• Collected data:
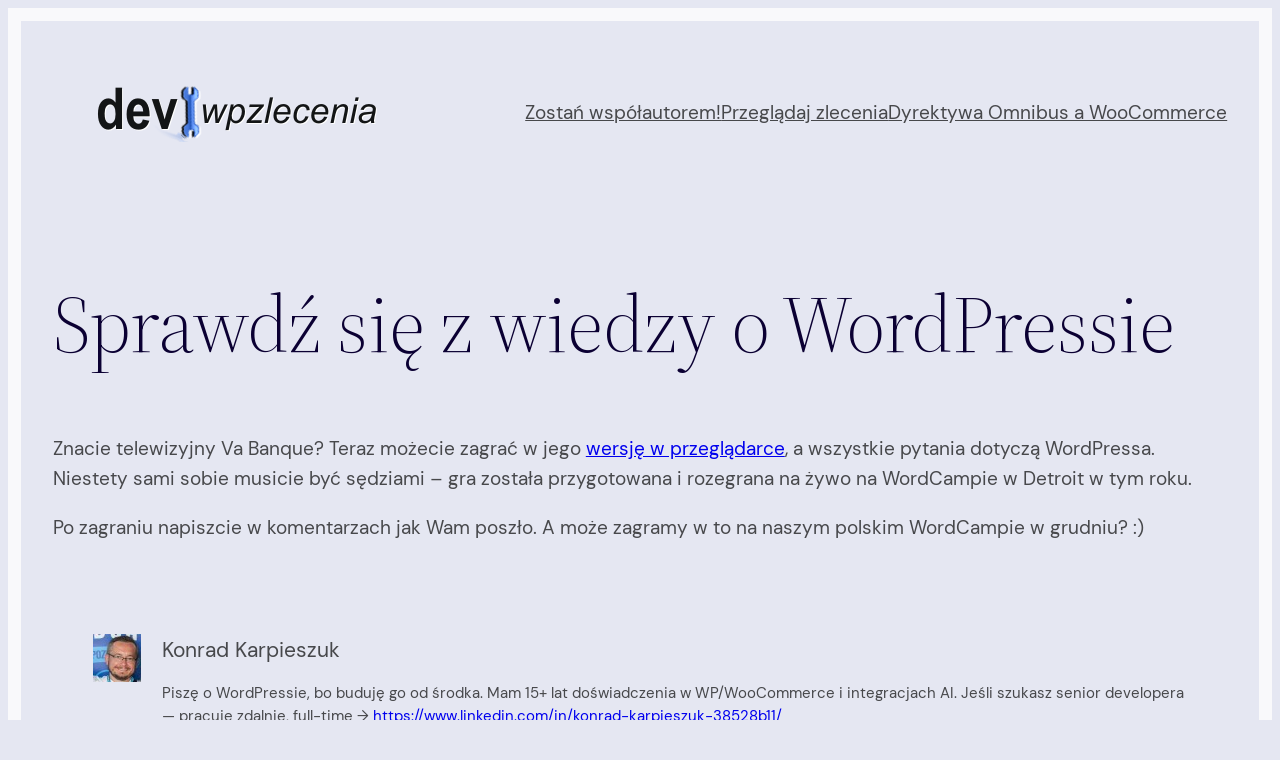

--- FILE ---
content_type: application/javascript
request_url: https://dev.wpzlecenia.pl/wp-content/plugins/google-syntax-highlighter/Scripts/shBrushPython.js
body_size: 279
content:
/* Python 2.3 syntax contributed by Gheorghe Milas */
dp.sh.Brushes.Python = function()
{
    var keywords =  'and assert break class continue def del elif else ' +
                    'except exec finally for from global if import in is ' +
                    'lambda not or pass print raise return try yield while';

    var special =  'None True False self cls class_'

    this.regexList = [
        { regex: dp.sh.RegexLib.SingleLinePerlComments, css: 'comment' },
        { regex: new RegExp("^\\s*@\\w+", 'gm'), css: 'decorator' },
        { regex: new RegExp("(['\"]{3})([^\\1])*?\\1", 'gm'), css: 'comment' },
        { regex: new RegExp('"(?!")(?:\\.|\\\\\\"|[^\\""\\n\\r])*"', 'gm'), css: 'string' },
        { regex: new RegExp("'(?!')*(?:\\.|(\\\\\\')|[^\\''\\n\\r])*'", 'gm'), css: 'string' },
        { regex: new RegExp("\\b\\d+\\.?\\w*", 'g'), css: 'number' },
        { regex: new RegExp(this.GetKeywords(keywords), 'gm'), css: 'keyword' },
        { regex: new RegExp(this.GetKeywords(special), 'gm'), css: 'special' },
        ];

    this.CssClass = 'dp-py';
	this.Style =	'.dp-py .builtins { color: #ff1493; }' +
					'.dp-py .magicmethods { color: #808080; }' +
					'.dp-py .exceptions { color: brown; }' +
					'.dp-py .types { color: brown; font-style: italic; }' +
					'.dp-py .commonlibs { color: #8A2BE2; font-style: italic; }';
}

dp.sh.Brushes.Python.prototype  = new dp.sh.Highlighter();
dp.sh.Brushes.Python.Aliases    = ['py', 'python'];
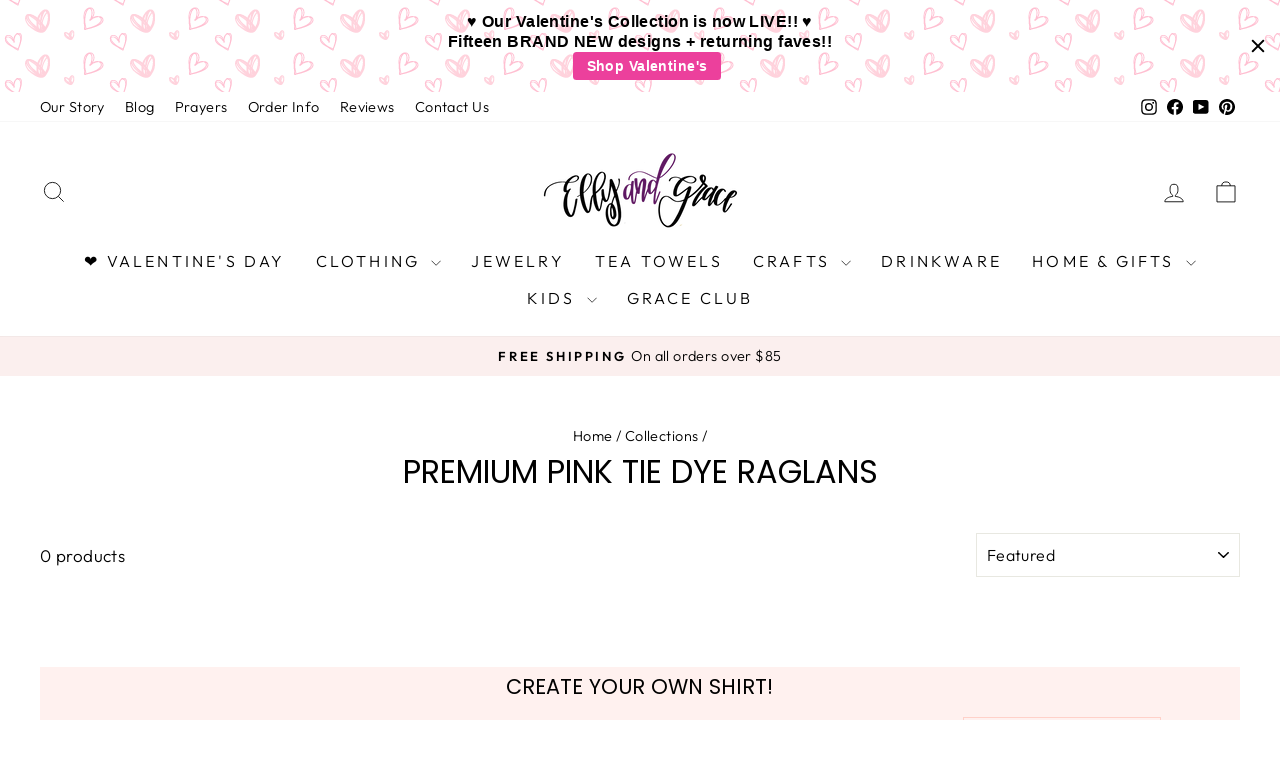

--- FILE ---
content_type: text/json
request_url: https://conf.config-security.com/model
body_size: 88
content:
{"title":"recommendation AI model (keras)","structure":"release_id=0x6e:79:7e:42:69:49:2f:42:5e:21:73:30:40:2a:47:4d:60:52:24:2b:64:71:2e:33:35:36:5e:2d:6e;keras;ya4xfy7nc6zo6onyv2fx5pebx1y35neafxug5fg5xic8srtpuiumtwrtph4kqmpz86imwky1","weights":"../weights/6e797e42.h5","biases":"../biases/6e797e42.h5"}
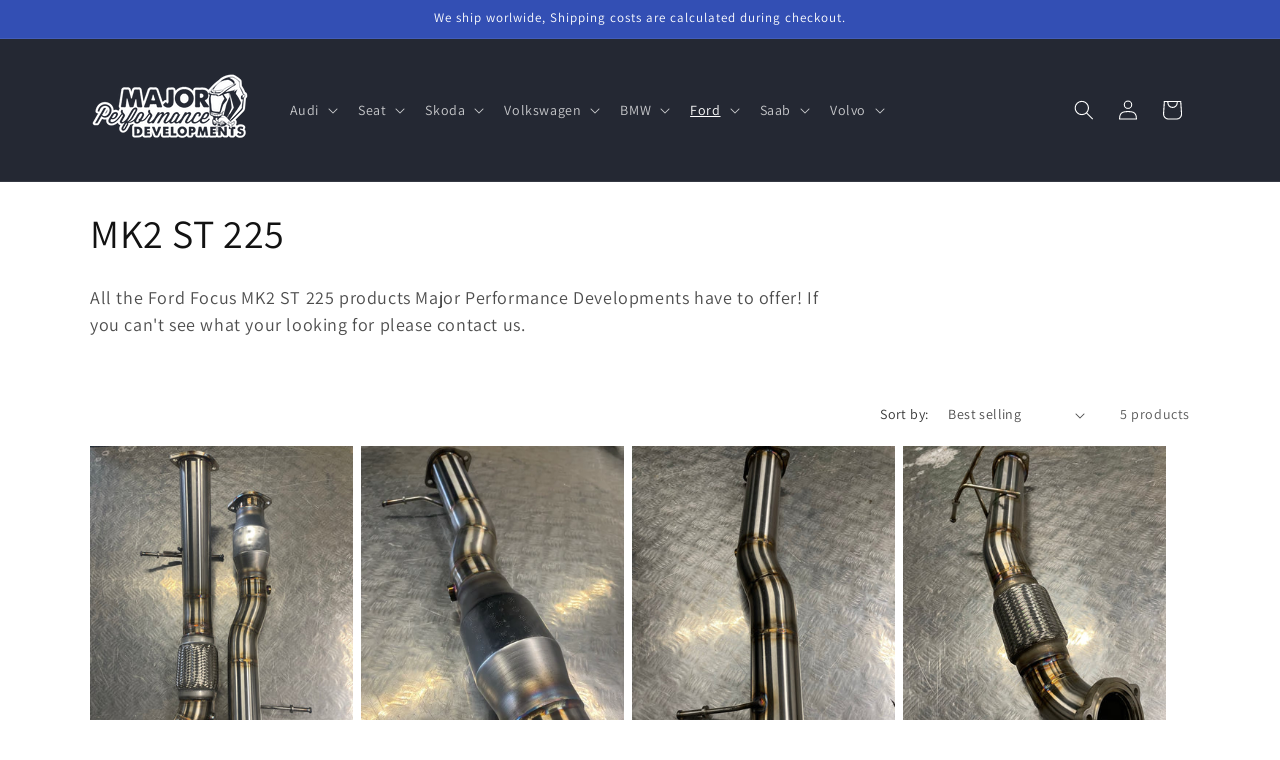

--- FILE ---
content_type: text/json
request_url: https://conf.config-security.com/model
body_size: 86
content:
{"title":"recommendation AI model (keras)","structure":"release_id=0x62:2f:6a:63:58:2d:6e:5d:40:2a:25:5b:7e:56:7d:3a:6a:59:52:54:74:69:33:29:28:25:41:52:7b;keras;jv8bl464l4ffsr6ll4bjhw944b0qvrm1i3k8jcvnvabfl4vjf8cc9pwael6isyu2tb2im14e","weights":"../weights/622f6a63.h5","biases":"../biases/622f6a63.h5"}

* * *

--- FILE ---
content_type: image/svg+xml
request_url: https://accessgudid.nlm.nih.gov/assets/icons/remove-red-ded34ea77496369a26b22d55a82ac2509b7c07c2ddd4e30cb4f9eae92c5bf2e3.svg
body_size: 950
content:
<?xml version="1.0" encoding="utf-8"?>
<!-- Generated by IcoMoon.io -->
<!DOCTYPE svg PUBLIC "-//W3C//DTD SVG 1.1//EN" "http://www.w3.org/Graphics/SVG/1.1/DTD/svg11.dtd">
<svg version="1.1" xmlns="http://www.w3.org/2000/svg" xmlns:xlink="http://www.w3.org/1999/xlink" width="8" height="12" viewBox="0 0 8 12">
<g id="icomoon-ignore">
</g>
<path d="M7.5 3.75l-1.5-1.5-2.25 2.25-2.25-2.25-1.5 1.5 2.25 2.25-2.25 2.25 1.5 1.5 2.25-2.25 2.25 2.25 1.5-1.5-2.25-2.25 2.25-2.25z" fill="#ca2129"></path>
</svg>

• WORK INSTRUCTION: Nothing but a number belongs in the answer: the number of lines above that contain "font".

• RESULT OF THE TASK: 2